PASSAGE PROVIDED:
☆ ☆ ☆ ☆ ☆

Politics, Instruction Manual (Fernando León de Aranoa, Spain) — TIFF DOCS

politicalinstructionsmanual_03By Steve Macfarlane

If one major lesson can be drawn (as opposed to countless small and terrifying ones) from the last few years of populist upsurges, maybe it’s this: a consistent, well-sold policy—whether Bernie Sanders’ or Nigel Farage’s—can still resonate with dissatisfied voter blocs in a major way, wild-carding the amnesiac Central Casting burlesque that tends to be electoral politics in the quote-unquote Western World. Slick and meticulous, Fernando León de Aranoa’s Politics, Instruction Manual tracks the inside machinations of Spain’s Podemos party, an outgrowth of the anti-austerity 15th of May movement led by the ponytailed dynamo Pablo Iglesias, which was absorbed into the political process after a (mostly compensatory) challenge from the government establishment. De Aranoa largely avoids the low-hanging fruit of demonizing Podemos’ right-wing opponents; the endeavour to transmogrify a groundswell of grassroots support into a viable, competitive platform leavens the film with enough paranoid tension for one campaign.

☆ ☆ ☆ ☆ ☆

ASSIGNED TASK: Please write the next part of the film review of Politics, Instruction Manual, starting right after its final sentence.

INFORMATION GIVEN:
☆ ☆ ☆ ☆ ☆

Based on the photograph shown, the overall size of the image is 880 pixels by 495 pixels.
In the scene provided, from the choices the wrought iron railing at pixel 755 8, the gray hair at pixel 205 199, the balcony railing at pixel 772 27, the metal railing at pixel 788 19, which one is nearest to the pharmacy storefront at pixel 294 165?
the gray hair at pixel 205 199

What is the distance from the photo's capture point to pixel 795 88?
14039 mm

☆ ☆ ☆ ☆ ☆

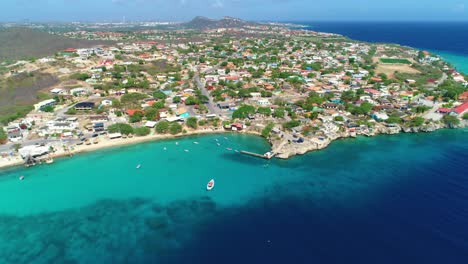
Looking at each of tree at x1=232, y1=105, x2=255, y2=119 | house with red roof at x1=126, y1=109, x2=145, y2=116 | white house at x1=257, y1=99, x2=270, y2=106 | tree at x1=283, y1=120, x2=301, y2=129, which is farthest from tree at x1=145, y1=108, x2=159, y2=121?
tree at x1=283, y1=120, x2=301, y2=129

☆ ☆ ☆ ☆ ☆

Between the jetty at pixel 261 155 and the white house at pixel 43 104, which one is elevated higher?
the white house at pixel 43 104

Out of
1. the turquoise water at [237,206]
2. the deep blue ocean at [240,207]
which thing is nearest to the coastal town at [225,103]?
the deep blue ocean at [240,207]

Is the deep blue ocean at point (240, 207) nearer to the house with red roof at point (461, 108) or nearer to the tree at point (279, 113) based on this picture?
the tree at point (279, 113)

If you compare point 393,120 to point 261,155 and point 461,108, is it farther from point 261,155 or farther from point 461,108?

☆ ☆ ☆ ☆ ☆

ANSWER TO THE PROBLEM:
Admittedly, two hours of hard political theory straight to the dome is not every moviegoer’s catnip; with its clean-limned establishing shots and cell-phone panoramas of crowds cheering “si, se puede,” de Aranoa’s film errs at times on the side of resembling a promo video, albeit one too dense to stand a shot at going viral. Long before Podemos’ breakthrough on December 20, 2015, wherein the party won 69 seats in Spain’s new Parliament, de Aranoa forfeits any projections of “objectivity”; what remains for the ages is a sprawling, optimistic, ultimately nerve-wracking study of, at once, a new political process and the damnable protoplasm of long-haul democracy. Until the national elections (and, one has to assume, long since after), Podemos’ victories are not battles won so much as compromises staved off—best illustrated when Iglesias has cause to tell de Aranoa that “Certain left-wing politics want to exist, not win.”